What to produce:
Only the text of the records belongs in the answer, copied exactly and without pictures.

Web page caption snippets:
-------------------------

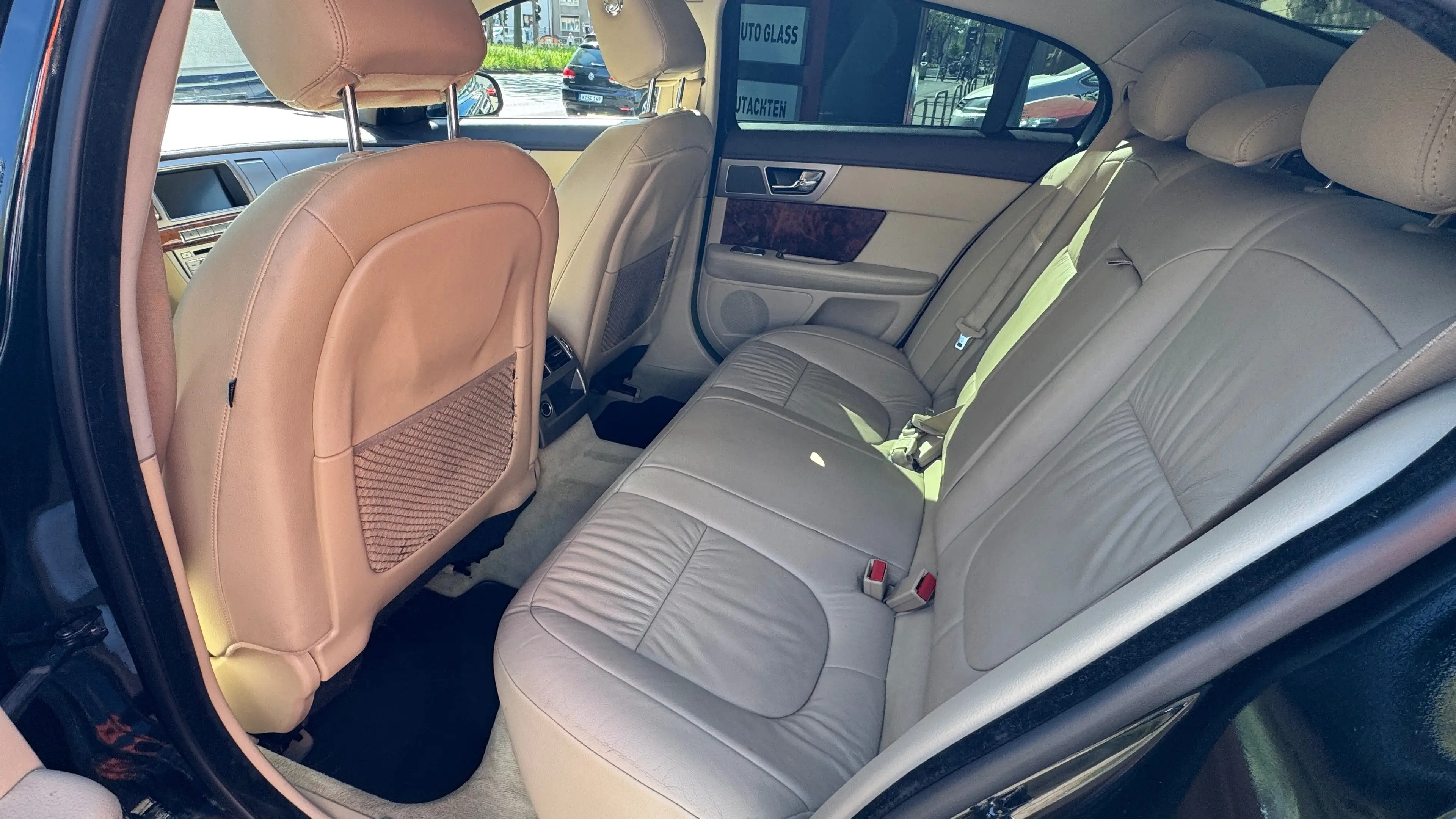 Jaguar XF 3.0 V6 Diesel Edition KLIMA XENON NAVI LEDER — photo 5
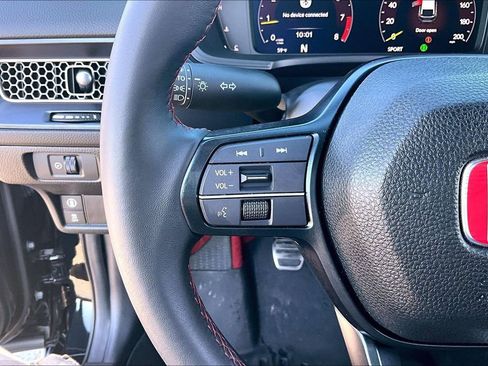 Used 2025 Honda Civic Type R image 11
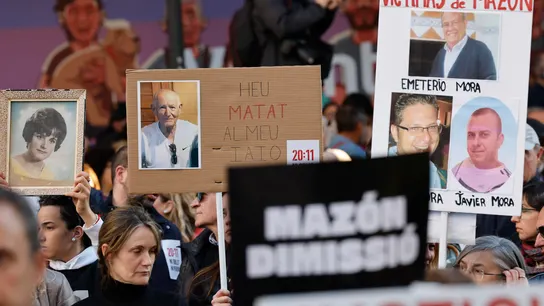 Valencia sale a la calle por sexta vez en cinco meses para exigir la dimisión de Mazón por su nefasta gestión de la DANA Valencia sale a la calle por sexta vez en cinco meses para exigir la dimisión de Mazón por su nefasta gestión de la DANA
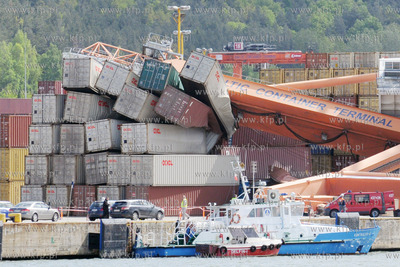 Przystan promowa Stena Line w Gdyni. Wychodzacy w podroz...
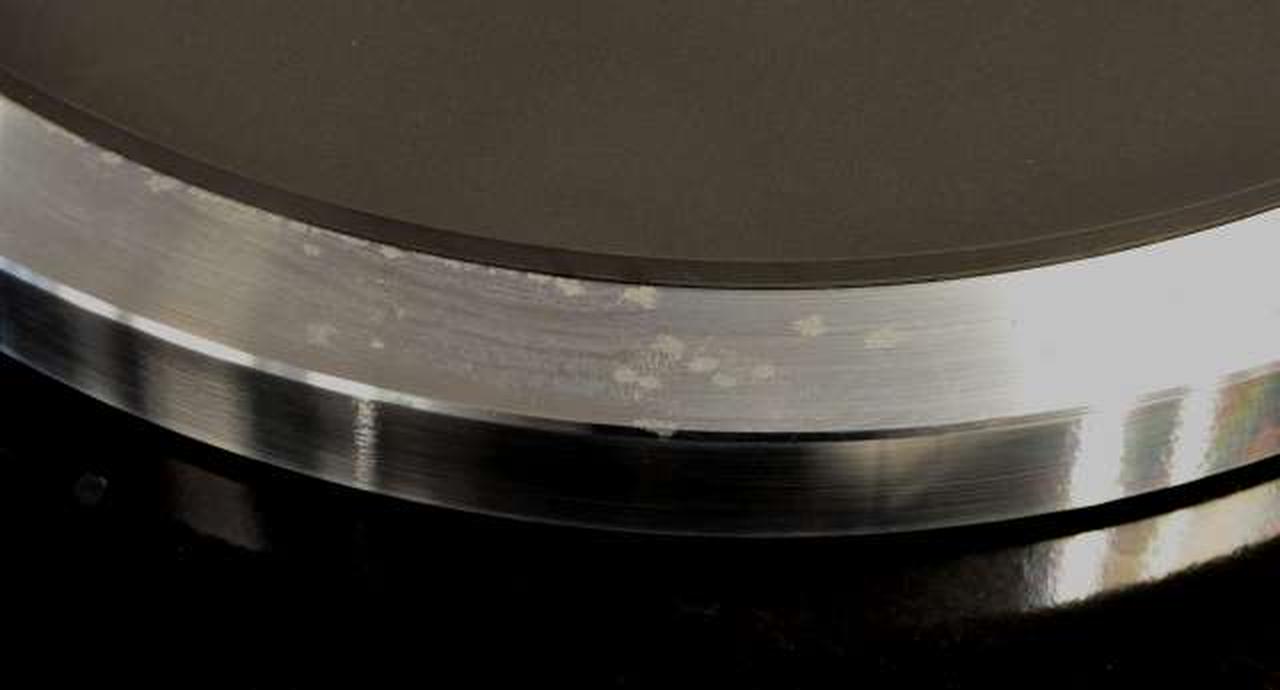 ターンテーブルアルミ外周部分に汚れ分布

-------------------------

Answer for the task:
 Jaguar XF 3.0 V6 Diesel Edition KLIMA XENON NAVI LEDER — photo 5
 Used 2025 Honda Civic Type R image 11
 Valencia sale a la calle por sexta vez en cinco meses para exigir la dimisión de Mazón por su nefasta gestión de la DANA Valencia sale a la calle por sexta vez en cinco meses para exigir la dimisión de Mazón por su nefasta gestión de la DANA
 Przystan promowa Stena Line w Gdyni. Wychodzacy w podroz...
 ターンテーブルアルミ外周部分に汚れ分布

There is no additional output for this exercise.